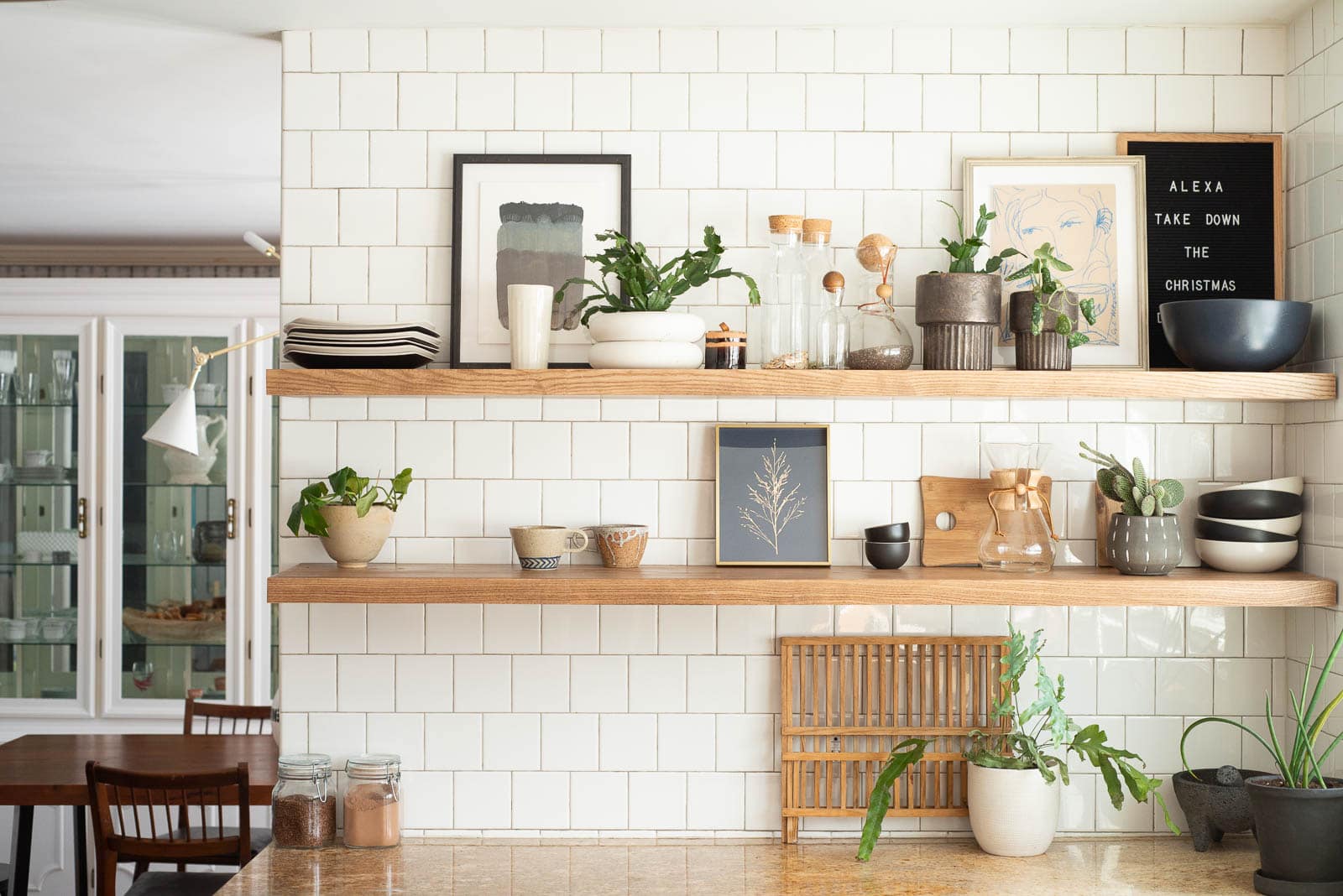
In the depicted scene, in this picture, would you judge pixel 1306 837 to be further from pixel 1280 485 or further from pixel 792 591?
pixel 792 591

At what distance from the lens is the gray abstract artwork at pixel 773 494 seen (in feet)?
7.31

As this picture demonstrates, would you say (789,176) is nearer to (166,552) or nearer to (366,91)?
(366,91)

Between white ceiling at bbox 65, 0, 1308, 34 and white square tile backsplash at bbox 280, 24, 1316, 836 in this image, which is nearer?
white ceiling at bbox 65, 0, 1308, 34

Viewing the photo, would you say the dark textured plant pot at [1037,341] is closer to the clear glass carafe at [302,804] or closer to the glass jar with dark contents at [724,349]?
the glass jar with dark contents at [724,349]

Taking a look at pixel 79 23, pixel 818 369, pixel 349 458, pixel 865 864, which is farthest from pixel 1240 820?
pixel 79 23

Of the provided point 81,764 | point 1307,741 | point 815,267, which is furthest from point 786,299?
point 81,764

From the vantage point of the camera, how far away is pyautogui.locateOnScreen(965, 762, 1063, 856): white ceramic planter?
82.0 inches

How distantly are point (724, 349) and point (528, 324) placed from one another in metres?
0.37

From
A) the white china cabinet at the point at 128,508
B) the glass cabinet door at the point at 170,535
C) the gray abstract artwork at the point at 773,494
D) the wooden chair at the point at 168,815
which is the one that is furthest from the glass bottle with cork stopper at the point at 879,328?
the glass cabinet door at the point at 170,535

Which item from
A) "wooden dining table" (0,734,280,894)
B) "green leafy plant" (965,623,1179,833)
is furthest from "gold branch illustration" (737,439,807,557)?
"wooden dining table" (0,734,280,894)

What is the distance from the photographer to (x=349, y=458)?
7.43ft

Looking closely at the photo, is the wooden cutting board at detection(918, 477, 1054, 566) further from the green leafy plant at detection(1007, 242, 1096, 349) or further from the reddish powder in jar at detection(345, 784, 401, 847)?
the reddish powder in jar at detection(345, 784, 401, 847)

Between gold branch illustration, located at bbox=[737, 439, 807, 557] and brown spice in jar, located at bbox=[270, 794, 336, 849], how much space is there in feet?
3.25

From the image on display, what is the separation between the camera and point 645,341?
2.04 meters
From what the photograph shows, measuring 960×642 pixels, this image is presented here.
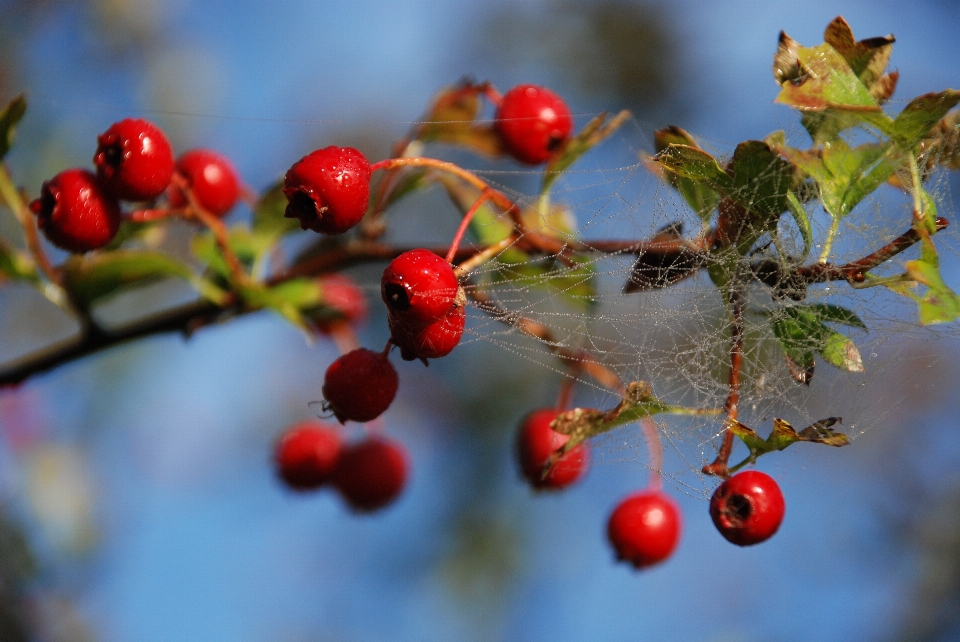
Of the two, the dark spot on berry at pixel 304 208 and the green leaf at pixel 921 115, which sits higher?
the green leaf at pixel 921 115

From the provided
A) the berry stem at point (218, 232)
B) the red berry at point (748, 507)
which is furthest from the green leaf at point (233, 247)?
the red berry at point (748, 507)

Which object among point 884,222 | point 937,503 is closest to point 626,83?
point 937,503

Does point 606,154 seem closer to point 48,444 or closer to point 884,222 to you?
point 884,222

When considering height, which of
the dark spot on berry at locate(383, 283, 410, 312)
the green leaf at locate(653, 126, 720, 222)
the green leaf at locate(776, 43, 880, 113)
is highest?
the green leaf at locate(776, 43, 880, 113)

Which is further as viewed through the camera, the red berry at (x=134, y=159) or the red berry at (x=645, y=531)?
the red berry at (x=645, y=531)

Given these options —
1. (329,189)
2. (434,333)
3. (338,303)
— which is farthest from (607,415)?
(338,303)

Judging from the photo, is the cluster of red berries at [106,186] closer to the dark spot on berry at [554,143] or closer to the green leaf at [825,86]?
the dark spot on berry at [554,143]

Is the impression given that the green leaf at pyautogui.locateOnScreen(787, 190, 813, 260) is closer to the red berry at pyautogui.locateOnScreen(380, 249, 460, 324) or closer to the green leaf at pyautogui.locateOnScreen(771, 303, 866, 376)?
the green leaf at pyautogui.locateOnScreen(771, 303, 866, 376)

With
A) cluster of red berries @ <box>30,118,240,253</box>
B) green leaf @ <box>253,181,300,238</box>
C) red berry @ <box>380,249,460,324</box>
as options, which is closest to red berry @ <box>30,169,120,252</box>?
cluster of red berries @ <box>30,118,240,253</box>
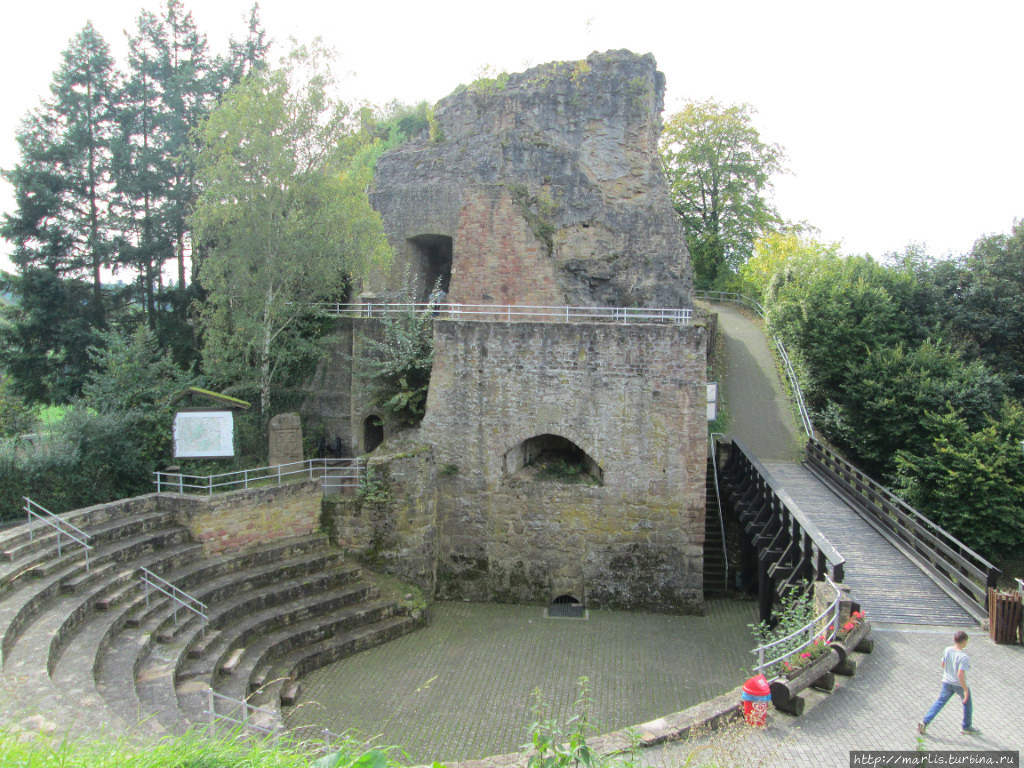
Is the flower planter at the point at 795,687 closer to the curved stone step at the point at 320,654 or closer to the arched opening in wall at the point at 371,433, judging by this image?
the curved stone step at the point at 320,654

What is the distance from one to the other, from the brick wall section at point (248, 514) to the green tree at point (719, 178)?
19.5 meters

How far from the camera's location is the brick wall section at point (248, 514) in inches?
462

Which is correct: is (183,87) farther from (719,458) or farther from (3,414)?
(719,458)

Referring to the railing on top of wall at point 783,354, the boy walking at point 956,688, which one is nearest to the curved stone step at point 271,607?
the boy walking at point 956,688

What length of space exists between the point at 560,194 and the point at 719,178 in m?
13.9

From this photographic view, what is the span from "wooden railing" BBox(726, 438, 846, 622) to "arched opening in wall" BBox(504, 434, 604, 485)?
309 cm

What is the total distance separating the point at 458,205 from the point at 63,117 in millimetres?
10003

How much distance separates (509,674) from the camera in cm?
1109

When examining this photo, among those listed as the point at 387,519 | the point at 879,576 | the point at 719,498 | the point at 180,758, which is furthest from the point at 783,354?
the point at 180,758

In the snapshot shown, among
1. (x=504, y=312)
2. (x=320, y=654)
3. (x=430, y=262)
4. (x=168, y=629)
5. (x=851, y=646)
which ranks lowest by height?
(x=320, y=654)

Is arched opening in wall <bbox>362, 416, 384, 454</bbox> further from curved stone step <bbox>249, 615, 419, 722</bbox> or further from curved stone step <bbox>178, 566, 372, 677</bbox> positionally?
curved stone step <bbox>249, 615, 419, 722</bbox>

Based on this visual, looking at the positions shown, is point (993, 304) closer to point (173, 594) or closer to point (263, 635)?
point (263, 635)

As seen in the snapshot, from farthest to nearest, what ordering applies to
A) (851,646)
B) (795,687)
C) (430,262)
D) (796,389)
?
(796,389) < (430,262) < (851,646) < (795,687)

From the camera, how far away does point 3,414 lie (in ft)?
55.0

## SET PROBLEM
Please write out again the material from the line with "Taking a look" up to and including the line with "82.0 inches", requests included, offsetting every number in the answers (the coordinates and the distance) by adding 87 to it.

## WRITTEN REPLY
Taking a look at pixel 79 23, pixel 818 369, pixel 349 458, pixel 865 864, which is farthest from pixel 1240 820?
pixel 166 110

Of the provided point 81,764 | point 1307,741 | point 815,267, which is furthest from point 786,299?
point 168,851

From the vantage point of the camera, how far away is pyautogui.locateOnScreen(965, 762, 1063, 856): white ceramic planter?
169.0 inches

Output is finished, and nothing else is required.